Therefore, a fiscal response to the pandemic requires shielding a country’s overall health system, rather than just caring for Covid-19 patients. Investing in community-based healthcare should be described as a ‘no regret’ policy, irrespective of the severity of outbreak. But spending to protect health may not necessarily be undertaken solely by the health ministry. For instance, improvements in sanitation or cash transfers could help reduce the spread of the virus.
Protecting households and businesses
Any kind of social distancing is only likely to ‘stick’ if households still have an income to sustain themselves. Governments around the world (151 countries as of 23 April) are therefore putting in place social protection programmes to cushion the impacts of the crisis. In many European countries, governments are acting as a ‘buyer of last resort’ (PDF) by paying employers to retain workers. Such an approach benefits both individuals and the productivity of firms, as they do not need to employ a new workforce once containment measures are lifted.
This approach to social protection is more limited in reach in lower- and middle-income countries because of structural differences in their economies. However, simplistic comparisons of the sizes of ‘formal’ and ‘informal’ economies offer very little practical guidance for actually designing policies. This briefing note gives a good sense of the ‘patchwork’ of existing solutions that governments typically have in place that could be ramped-up.
• • •
Assigned task:
Carry the passage on fiscal responses to the pandemic forward from the point where it stops. The rows are not used in any way.

Recorded information:
• • •
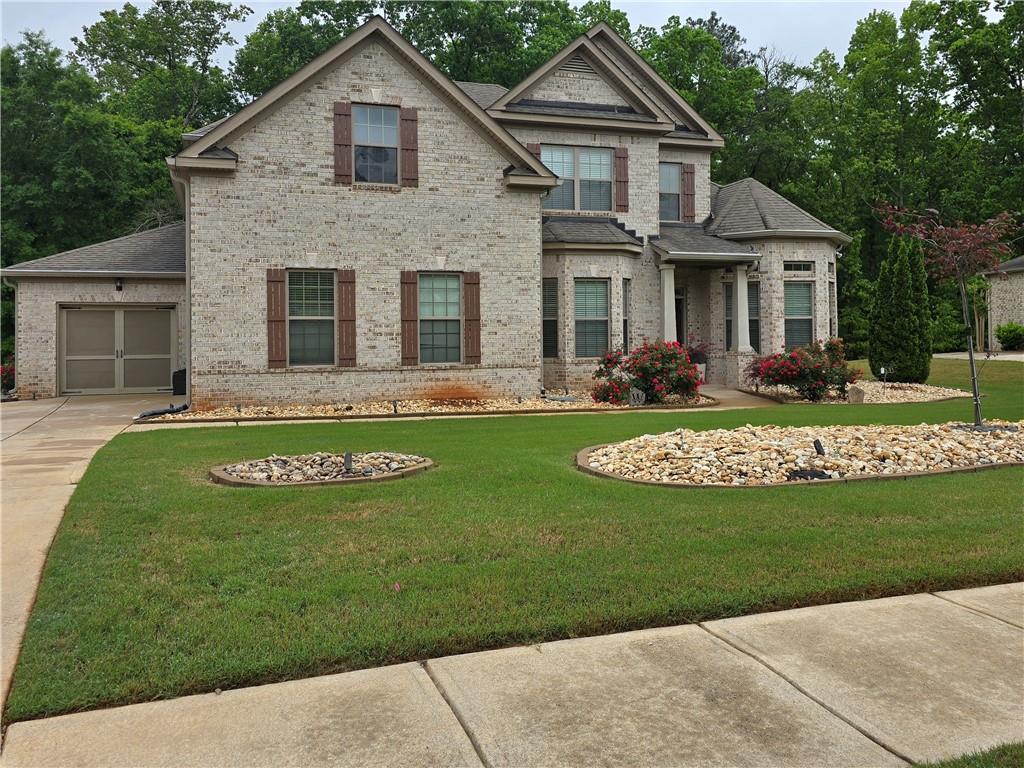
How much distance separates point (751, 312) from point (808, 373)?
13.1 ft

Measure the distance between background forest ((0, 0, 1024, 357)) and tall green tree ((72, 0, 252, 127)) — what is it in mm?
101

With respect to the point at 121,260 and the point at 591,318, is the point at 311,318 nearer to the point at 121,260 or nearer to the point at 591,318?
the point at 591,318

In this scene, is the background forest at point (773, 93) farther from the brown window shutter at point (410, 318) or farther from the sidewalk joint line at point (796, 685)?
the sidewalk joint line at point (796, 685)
• • •
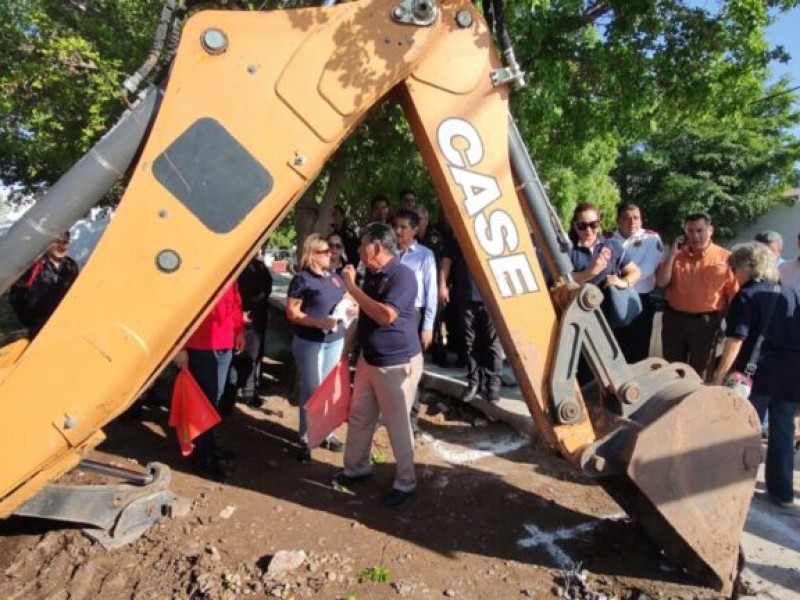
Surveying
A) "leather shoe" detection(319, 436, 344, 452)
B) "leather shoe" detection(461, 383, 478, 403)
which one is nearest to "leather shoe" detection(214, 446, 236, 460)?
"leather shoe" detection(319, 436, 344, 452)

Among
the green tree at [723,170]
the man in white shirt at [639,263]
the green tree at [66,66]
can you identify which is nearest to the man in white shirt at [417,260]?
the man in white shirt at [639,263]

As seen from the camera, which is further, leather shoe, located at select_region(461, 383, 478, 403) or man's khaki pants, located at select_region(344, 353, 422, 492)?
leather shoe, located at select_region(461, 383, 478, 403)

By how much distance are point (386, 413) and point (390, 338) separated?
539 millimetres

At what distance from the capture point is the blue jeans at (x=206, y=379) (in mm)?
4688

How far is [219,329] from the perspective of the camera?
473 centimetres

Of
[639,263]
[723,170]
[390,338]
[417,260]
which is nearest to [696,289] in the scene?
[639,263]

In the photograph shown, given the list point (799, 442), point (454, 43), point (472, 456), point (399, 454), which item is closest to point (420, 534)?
• • •
Output below:
I have seen fewer materials on supporting the private sector, but this VoxEU blog helps to unpack the rationale for governments to provide targeted financing to keep firms afloat. This ODI brief (PDF), described in the Africa report, shows what a coordinated response to support Africa’s garment sector would look like.
Pragmatism versus purity in public financial management
A lot has also been written about the role that public financial management (PFM) systems can play in supporting the Covid-19 response. It has been suggested that PFM systems ‘need to be responsive and flexible, while ensuring value for money and minimising fraud and corruption’. Procurement should be ‘fast, smart and open’. Governments should ‘do whatever it takes, but keep the receipts’.
It is difficult to argue with these principles, but in a time of crisis it can be difficult to balance the need for urgent action with ‘accountability, transparency and integrity’. Many countries do not have the type of institutional framework in place that lends itself well to acting with speed, while following (often labyrinthine) rules. The reality is that there are trade-offs: fast procurement is not always the same as ‘smart’ procurement. Do governments bypass rules to move fast, or should proper processes always win the day? The capacity to follow existing spending procedures is also likely to be more strained than ever as civil servants adjust to working from home.
However, these materials do highlight some common areas of action that can help guide governments.
- Having a clearly stated Covid-19 response policy now will save a lot of pain later for analysing how spending (or other tax or financing measures) have been used. This will also make it easier to meet the monitoring frameworks (PDF) that will be put in place by international financial institutions.
- Governments should move to fund and execute this response policy quickly.
- A paper trail should be kept of how the money is being spent (setting up some kind of dedicated Covid-19 spending programme would probably be helpful in that regard).
Keeping things in perspective
Finally, if readers want a feel for what designing a response to Covid-19 looks like in practice, then take a moment to look at the crisis through the eyes of Ghana’s finance minister, Ken Ofori-Atta (subscription required). It makes for a sobering, but excellent read.